Continue this process of puffing, waiting and ceasing as soon as you feel an effect for the next three days. In total there will be four days of this process, after which time you can start resuming normal use. When you resume your normal intake you should require no more than half the amount you were using previously to get the same effect.
This method was developed by Dr. Dustin Sulak, a researcher of the endocannabinoid system who publishes his work publicly through NORML.
Method 2: Complete Resensitization
Due to the continuing legal restraints placed on medical studies of cannabis, it’s still difficult to say with precision exactly how long you need to wait or how much you need to reduce regular doses to fully “reboot” your tolerance levels.
What we do know about cannabis intake is that with large enough doses, the body will adjust to cope with this new source of stimuli by either creating more cannabis receptors, or by decreasing the function of the existing receptors. Ceasing all use for at least four weeks is a reliable way to both reduce the amount of added receptors and restore the normal function of the remaining baseline receptors that never go away. There will be individual differences, of course, but if you cease all use for a full month you should be good as new.

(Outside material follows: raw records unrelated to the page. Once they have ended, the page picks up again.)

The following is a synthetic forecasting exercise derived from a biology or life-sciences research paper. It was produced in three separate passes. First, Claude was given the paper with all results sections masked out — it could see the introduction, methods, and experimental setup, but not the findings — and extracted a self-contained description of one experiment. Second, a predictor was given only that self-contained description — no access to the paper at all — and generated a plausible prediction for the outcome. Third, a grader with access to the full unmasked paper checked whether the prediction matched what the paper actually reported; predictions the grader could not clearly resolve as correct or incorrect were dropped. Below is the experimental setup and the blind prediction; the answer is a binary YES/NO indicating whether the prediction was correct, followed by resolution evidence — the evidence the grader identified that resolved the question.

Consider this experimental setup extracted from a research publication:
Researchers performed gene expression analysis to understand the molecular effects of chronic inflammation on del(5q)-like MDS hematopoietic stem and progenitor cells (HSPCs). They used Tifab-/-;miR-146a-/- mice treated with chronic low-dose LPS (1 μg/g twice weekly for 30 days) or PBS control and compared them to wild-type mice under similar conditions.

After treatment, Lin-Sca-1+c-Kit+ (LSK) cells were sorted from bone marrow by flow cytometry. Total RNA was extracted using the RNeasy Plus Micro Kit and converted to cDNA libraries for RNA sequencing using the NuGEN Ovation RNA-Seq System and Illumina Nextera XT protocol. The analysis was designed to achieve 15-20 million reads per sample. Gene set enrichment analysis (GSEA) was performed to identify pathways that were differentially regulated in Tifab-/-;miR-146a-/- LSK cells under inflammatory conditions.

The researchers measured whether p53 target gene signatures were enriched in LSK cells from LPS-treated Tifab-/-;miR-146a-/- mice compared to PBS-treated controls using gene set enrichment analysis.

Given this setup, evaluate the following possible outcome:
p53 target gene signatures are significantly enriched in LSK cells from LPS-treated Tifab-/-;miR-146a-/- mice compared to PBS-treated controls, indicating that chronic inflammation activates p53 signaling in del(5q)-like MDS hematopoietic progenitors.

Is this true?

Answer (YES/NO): YES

The estimation of one month is based on several existing medical studies of the function of CB1 receptors. What has yet to be determined is that if the different receptors for different types of cannabinoids will continue this process of degradation only if that cannabinoid is not present — for example, if you were to continue use of a strain high in CBD but with virtually no THC, would your sensitivity to THC continue this reboot process even though cannabis was still present in the system?
While medical research still has a long way to go in getting the art of the tolerance break down to a science, these methods of partially abstaining for four days and fully abstaining for a month are backed up by what research we do have and also by individual anecdotal experience.